[Data for this task Boundary: Start]

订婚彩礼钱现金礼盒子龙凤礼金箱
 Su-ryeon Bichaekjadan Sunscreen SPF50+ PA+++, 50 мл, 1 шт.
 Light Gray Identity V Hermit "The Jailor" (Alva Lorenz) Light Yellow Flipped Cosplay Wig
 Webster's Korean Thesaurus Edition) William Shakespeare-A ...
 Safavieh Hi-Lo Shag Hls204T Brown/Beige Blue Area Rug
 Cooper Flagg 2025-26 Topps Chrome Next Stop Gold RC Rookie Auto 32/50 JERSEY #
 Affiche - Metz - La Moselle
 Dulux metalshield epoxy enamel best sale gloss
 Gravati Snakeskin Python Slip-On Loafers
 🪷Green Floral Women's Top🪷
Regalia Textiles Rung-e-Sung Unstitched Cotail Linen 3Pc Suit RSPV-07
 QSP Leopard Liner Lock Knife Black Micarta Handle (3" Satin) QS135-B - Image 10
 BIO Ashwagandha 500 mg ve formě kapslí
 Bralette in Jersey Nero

[Data for this task Boundary: End]

**Directions for this task**
The response should consist of every record above, reproduced exactly.

**Task solution**
订婚彩礼钱现金礼盒子龙凤礼金箱
 Su-ryeon Bichaekjadan Sunscreen SPF50+ PA+++, 50 мл, 1 шт.
 Light Gray Identity V Hermit "The Jailor" (Alva Lorenz) Light Yellow Flipped Cosplay Wig
 Webster's Korean Thesaurus Edition) William Shakespeare-A ...
 Safavieh Hi-Lo Shag Hls204T Brown/Beige Blue Area Rug
 Cooper Flagg 2025-26 Topps Chrome Next Stop Gold RC Rookie Auto 32/50 JERSEY #
 Affiche - Metz - La Moselle
 Dulux metalshield epoxy enamel best sale gloss
 Gravati Snakeskin Python Slip-On Loafers
 🪷Green Floral Women's Top🪷
Regalia Textiles Rung-e-Sung Unstitched Cotail Linen 3Pc Suit RSPV-07
 QSP Leopard Liner Lock Knife Black Micarta Handle (3" Satin) QS135-B - Image 10
 BIO Ashwagandha 500 mg ve formě kapslí
 Bralette in Jersey Nero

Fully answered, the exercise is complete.